◆ Direction A:
Reproduce the passage of the crossword review word for word, starting at "SANGFROID Cool as" and ending at "large vessel (7)".
◆ Direction B:
Carry on the crossword review after its last line.
### Selected extract ###
I sauntered through this in 21 minutes, not troubled too much by the golfing references which didn’t require me to know anything about golf, and relieved that the Latin references, of which there are several, didn’t require an in-depth classical education. I got the impression that there was a preponderance of clues requiring you to insert part A into part B, though I haven’t counted them up. The plant, the bird, the artist, the writer, the musician, the dog and the boat (one of which I have sailed on) shouldn’t cause any major head scratching or complaints about obscurity, though contestants on the majority of TV game shows might struggle.
Anyway, here, with a few embellishments, are the results of the United Kingdom jury (me) with clues, definitions and SOLUTIONS variously highlighted
.

ACROSS


1 Cool, informed female designer making comeback (9)
SANGFROID Cool as in “the Englishman with his usual bloody cold” Constructed from informed (verbal version): SANG, F(emale) and DIOR the designer reversed.
6 Backed commercial corporation in fact (5)
DATUM AD reversed and TUM for corporation in its stomach guise.
9 Head off lame evildoer’s first trespass (7)
IMPINGE Take the L from LIMPING, add E(vildoer)
10 Bird hit high in the air by large vessel (7)
SKYLARK If you hit the ball high, you SKY it. Add L(arge) and that frequently selected vessel, the ARK
11 Cut down on binding agent? (5)
GLUON I think this is an abbreviated GLU(m) for down plus ON. When solving I thought it might be a loose-ish &lit, with binding agent being GLUE, similarly cut, but I don’t think the syntax really works
12 A small amount of tin securing knight’s chain (9)
### Supplied data ###
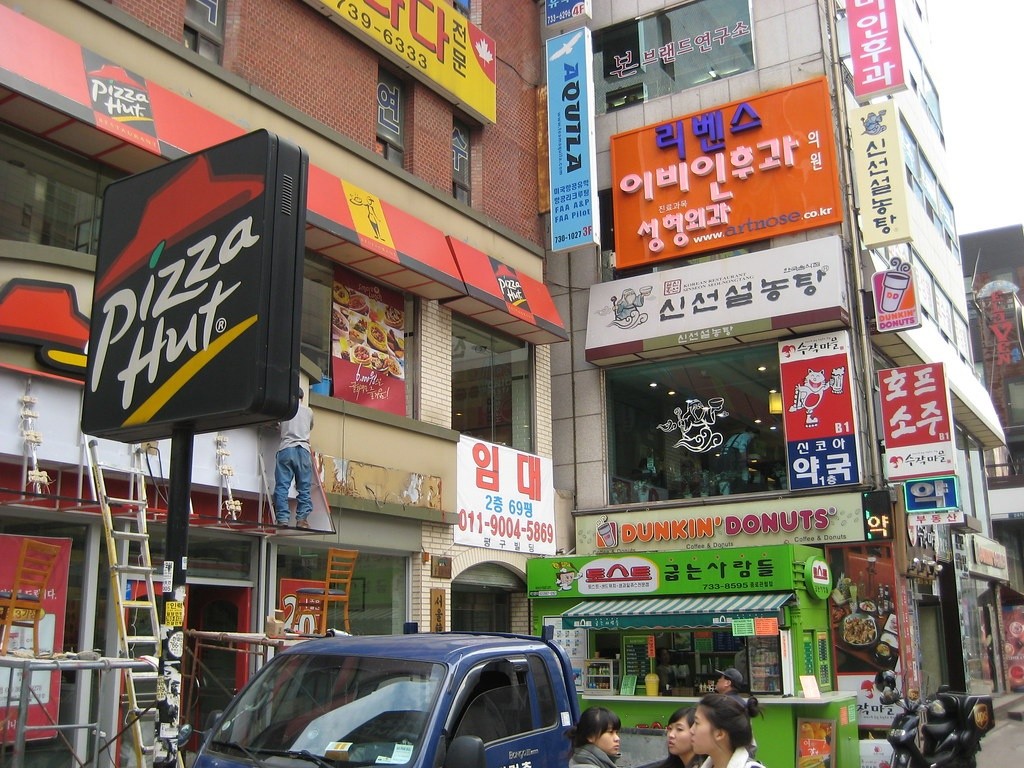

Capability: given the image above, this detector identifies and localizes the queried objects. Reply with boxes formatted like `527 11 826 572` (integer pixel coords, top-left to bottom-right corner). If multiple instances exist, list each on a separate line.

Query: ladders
85 437 187 768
###
◆ Answer A:
SANGFROID Cool as in “the Englishman with his usual bloody cold” Constructed from informed (verbal version): SANG, F(emale) and DIOR the designer reversed.
6 Backed commercial corporation in fact (5)
DATUM AD reversed and TUM for corporation in its stomach guise.
9 Head off lame evildoer’s first trespass (7)
IMPINGE Take the L from LIMPING, add E(vildoer)
10 Bird hit high in the air by large vessel (7)

◆ Answer B:
APENNINES A small amount is PENNIES, insert N for a (chess) knight. It’s a mountain sort of chain.
13 Some terrific screenwriters around in this genre (3-2)
SCI-FI Hidden and reversed in terrIFIC Screenwriters. Make up your own examples.
14 Witches on short mission to seal husband in cooking pot (5,4)
DUTCH OVEN  A pleasingly Grimm inspired clue: Mission provides DUTY (to be cut) and witches COVEN. Insert H(usband).
17 Esoteric worship suppressing New England possession (9)
OWNERSHIP I don’t recall seeing esoteric used as an anagram indicator before, but no quibble. WORSHIP therefore scrambled with N(ew) E(ngland) intruding.
18 Invited to accept golf club’s proof of membership? (5)
BADGE Golf is there to provide the (NATO) G, invited to provide the embracing BADE
19 Artistic Italian waterway and Latin quarter of Sorrento (9)
CANALETTO Waterway: CANAL, and (in Latin) ET, and a quarter of SorrenTO for the rest
22 Primrose’s cousin is over 40 and flipping sanctimonious (5)
OXLIP I’ll take the setter’s botany as accurate. O(ver) XL (40 in Latin)and PI (sanctimonious) reversed (flipping)
24 Broadcast a child-friendly Q&A about tanks (7)
AQUARIA Reverse (about) AIR (broadcast) A U (child friendly) Q & A without bothering with the &.
25 Craft fine cryptic clue, more or less (7)
FELUCCA F(ine) plus anagram (cryptic) of CLUE plus CA for more or less/ approximately.
26 Harry Basset, perhaps (5)
HOUND A friendly double definition. Nothing to do with liquorice allsorts.
27 He arranged some rags and boots with ends missing (9)
ELLINGTON He did indeed: here’s his speedy version of Scott Joplin’s Tiger Rag. The boots are there so you can take the W off the front end and the S off the back end.

DOWN

1 Cast? That’s supporting cast (5)
SLING another tidy double definition, with a neat use of two versions of “cast”
2 Marshal Pétain trapping peacekeepers before noon with sea power? (9)
NEPTUNIAN Marshal is the anagram indicator, not the rank. PETAIN rearranged, U(nited) N(ations) inserted, N(oon) to finish
3 Connoisseur seizing fashionable gnome (9)
FINANCIER IN (fashionable) inserted into FANCIER (as in pigeon, for example. The best known gnomes of this kind inhabit Zurich.
4 Busted a suspect with hand on drug? Could be this (4-3-4,4)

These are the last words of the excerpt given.